* **DATA EXTRACT**
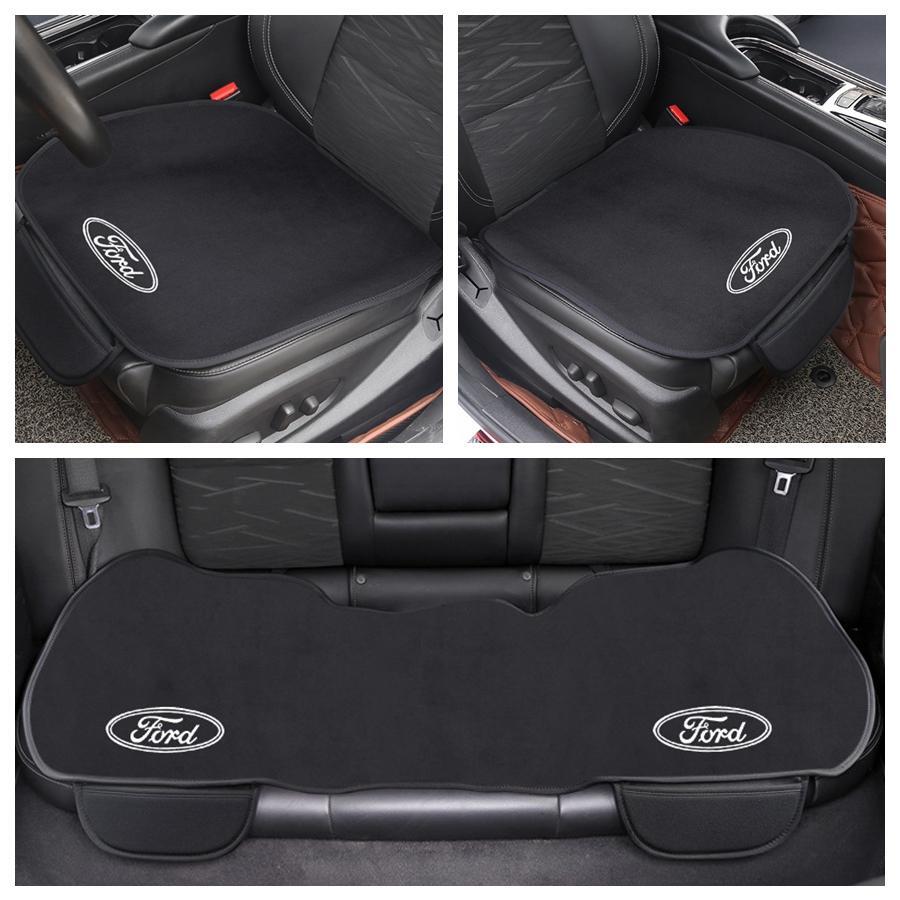◆フォード FORD◆車用 シートクッション シートカバー 前座席用2枚+後部座席用1枚 フランネルの表面 滑り止め 座布団 低反発 拍卖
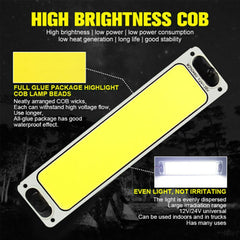 2PCS LED Car READING Light COB White Panel COB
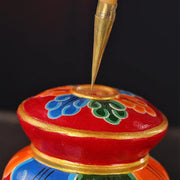 Nepal Auspicious Prayer Flag with Arrow Tibetan Buddhist Five Color Banner for Wealth and Luck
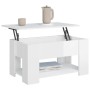 Mesa de centro madera de ingeniería blanco brillo 79x49x41 cm de , Mesas de centro - Ref: Foro24-809716, Precio: 98,89 €, Des...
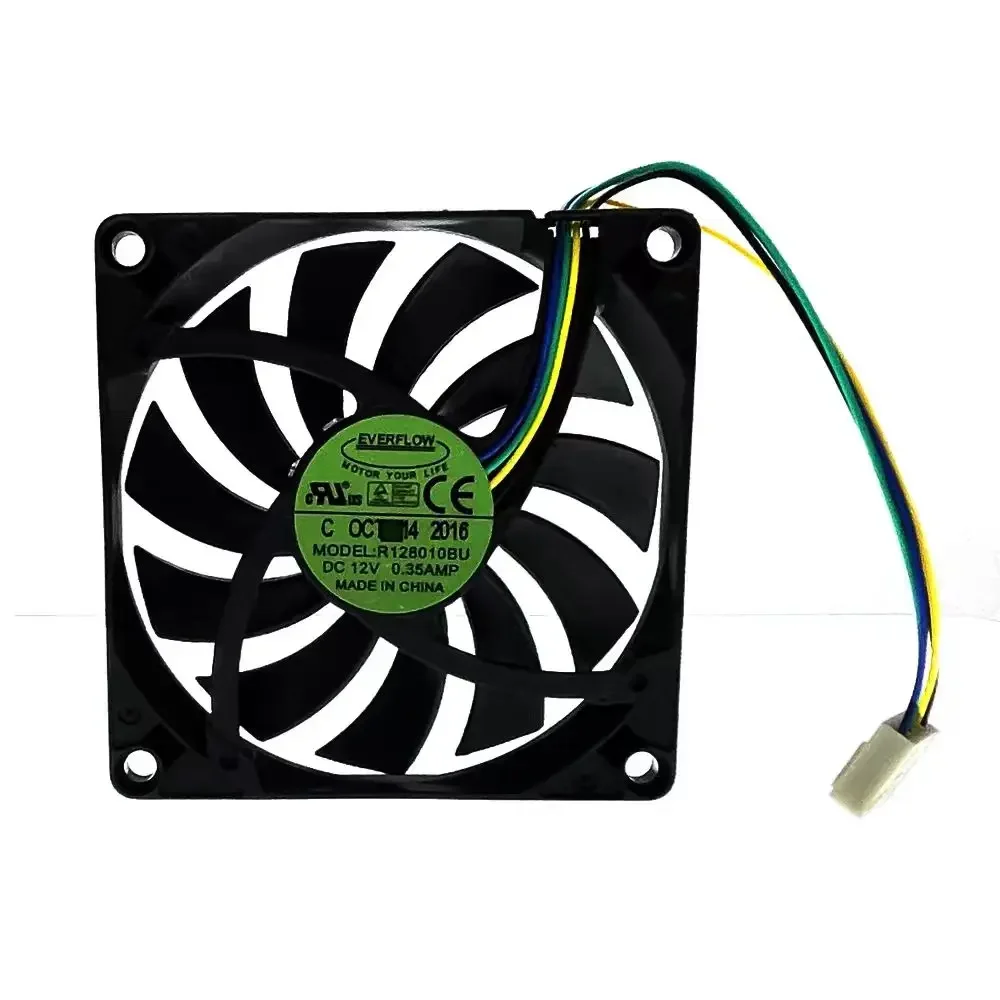 LY New Everflow R128010BU 80mm 10mm Slim Cooler Heatsink Fan 80X80X10mm Dual Ball Bearing 0.35A 3900RPM High Speed PWM Cooler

* **TASK TO COMPLETE**
Give every line above again exactly, omitting whatever pictures appear.

* **RESPONSE FOR THIS EXERCISE**
◆フォード FORD◆車用 シートクッション シートカバー 前座席用2枚+後部座席用1枚 フランネルの表面 滑り止め 座布団 低反発 拍卖
 2PCS LED Car READING Light COB White Panel COB
 Nepal Auspicious Prayer Flag with Arrow Tibetan Buddhist Five Color Banner for Wealth and Luck
 Mesa de centro madera de ingeniería blanco brillo 79x49x41 cm de , Mesas de centro - Ref: Foro24-809716, Precio: 98,89 €, Des...
 LY New Everflow R128010BU 80mm 10mm Slim Cooler Heatsink Fan 80X80X10mm Dual Ball Bearing 0.35A 3900RPM High Speed PWM Cooler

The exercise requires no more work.